Segment Open
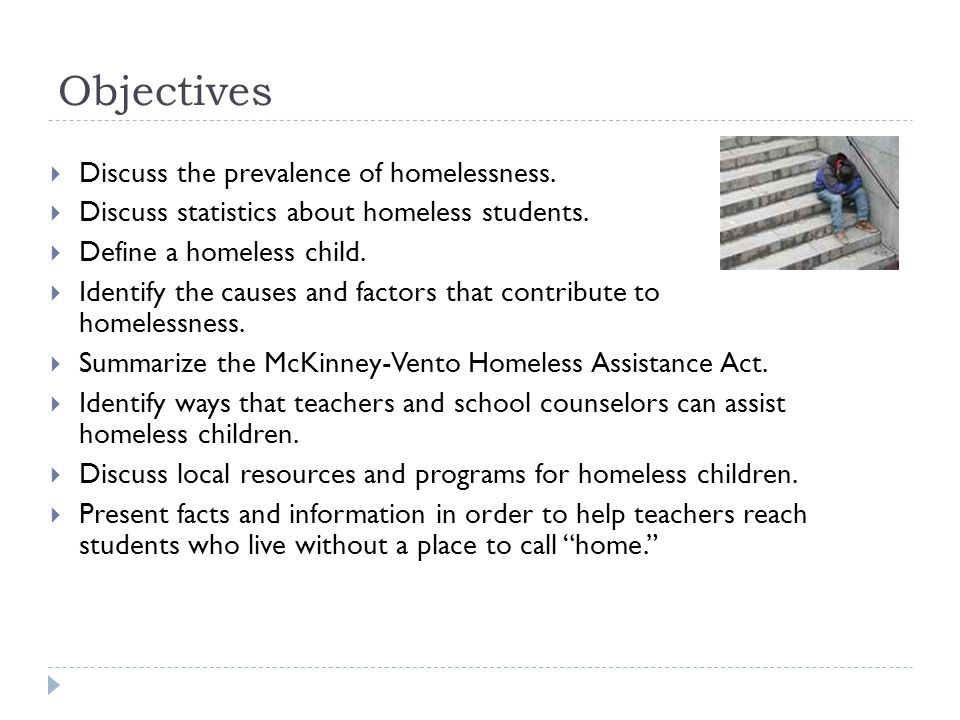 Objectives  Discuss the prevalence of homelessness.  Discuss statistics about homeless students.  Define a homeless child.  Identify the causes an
Segment Closed
Segment Open
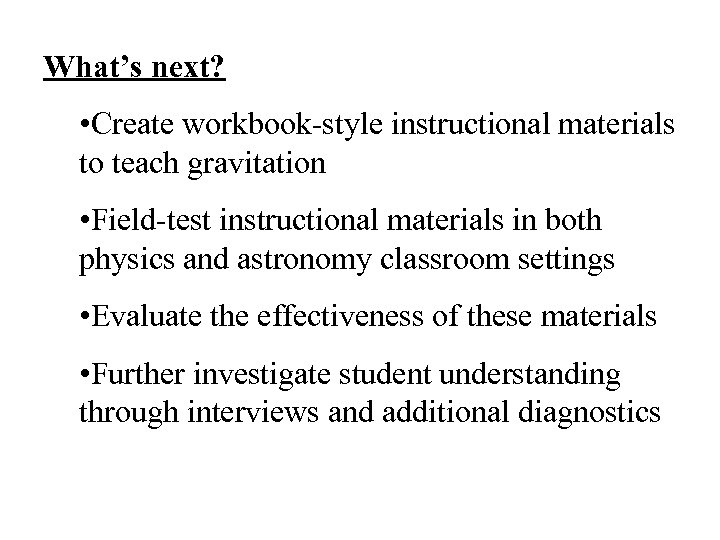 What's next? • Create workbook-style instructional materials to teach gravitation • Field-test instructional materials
Segment Closed
Segment Open
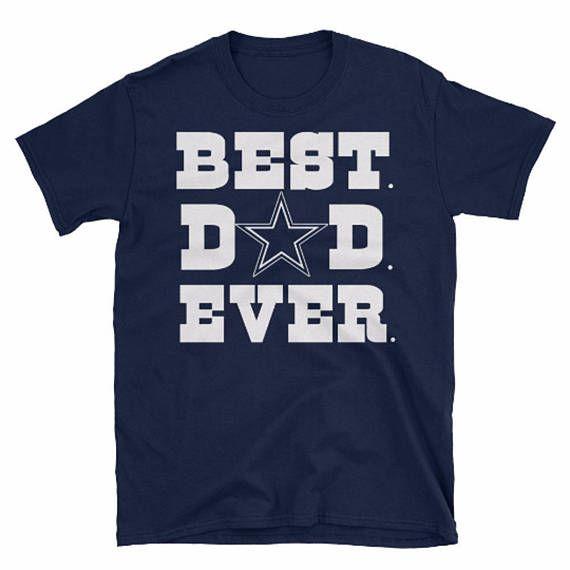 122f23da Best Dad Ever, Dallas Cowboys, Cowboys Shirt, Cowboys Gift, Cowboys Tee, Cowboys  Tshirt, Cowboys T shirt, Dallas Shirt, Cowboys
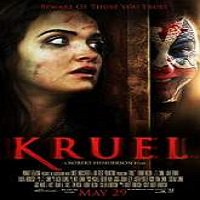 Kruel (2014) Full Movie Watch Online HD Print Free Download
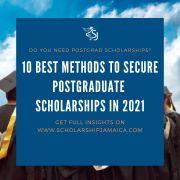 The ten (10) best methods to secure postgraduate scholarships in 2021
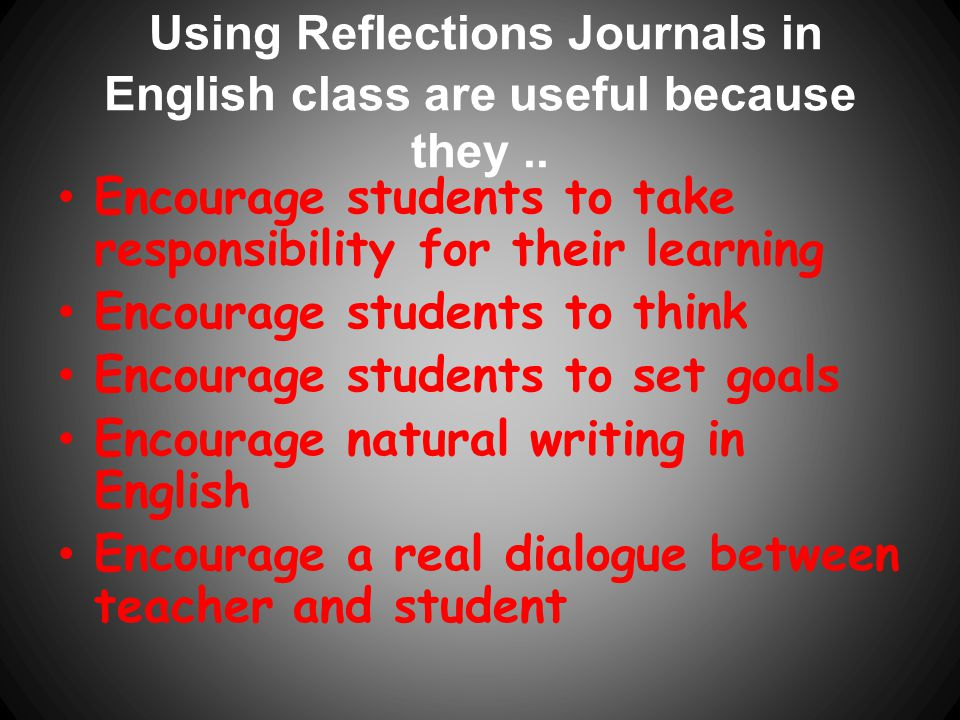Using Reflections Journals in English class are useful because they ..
Segment Closed
Line for line, output the entries above from the line with "122f23da Best Dad" to the line with "Kruel (2014) Full", both included, and nothing more. Skip pictures.

### Result below:
 122f23da Best Dad Ever, Dallas Cowboys, Cowboys Shirt, Cowboys Gift, Cowboys Tee, Cowboys  Tshirt, Cowboys T shirt, Dallas Shirt, Cowboys
 Kruel (2014) Full Movie Watch Online HD Print Free Download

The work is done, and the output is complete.